So, your measurement strategy needs to adapt.
What to Track
Start by building a prompt library — real questions your customers might ask:
- Organize prompts by topic (e.g., cooling sheets, organic materials, luxury bedding)
- Group them by persona (e.g., hot sleepers, allergy sufferers, budget-conscious buyers)
- Then choose a tool to test visibility: like Semrush AI SEO Toolkit, Peec.AI, or Profound
Here’s how it looks in Semrush’s AI SEO Toolkit:

For each prompt, ask:
- Does your brand show up?
- If not, who does?
- What sources are the tools citing?
- What kind of language are the tools using?

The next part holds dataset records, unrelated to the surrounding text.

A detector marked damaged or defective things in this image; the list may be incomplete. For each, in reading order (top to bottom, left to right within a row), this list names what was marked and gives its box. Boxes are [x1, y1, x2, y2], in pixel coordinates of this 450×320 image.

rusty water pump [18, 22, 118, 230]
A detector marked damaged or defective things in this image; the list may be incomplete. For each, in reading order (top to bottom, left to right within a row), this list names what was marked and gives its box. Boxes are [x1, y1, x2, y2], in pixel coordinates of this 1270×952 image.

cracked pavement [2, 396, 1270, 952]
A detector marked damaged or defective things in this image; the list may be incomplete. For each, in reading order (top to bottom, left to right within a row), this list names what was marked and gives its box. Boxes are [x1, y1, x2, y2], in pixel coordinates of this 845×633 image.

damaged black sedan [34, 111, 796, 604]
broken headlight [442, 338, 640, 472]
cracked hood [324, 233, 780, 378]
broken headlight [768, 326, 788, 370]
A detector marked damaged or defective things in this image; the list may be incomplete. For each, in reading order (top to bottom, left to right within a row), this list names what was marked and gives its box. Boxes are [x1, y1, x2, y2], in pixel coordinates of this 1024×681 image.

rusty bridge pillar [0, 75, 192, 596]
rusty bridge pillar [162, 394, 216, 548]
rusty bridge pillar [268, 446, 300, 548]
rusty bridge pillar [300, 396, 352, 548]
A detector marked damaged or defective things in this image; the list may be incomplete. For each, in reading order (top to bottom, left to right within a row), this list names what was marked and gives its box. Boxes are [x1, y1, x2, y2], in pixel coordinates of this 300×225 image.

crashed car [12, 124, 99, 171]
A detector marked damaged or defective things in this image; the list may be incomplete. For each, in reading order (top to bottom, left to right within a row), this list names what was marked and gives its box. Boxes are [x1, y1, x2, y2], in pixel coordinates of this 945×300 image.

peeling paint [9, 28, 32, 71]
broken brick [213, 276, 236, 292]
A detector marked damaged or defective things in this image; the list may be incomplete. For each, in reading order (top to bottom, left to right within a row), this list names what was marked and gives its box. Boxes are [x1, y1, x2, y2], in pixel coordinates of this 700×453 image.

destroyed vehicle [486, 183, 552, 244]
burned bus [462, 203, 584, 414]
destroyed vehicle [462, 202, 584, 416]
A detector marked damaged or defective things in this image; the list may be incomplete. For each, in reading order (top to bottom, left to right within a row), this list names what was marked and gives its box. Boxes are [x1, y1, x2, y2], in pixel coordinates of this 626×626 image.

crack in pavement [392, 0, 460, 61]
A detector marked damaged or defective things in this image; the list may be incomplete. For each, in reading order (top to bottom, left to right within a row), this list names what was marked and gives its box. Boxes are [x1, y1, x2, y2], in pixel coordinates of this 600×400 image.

Over time, this gives you a clearer picture of how visible your brand is across different use cases.
LLM Optimization Is Still New, But It’s Gaining Traction Fast
AI-driven search is already reshaping how people discover products. The shift is subtle now, but it won’t stay that way for long.
What used to be a clear SEO vs. paid search strategy is now blending into a broader question:
When someone asks a smart machine what to buy… will it know you exist?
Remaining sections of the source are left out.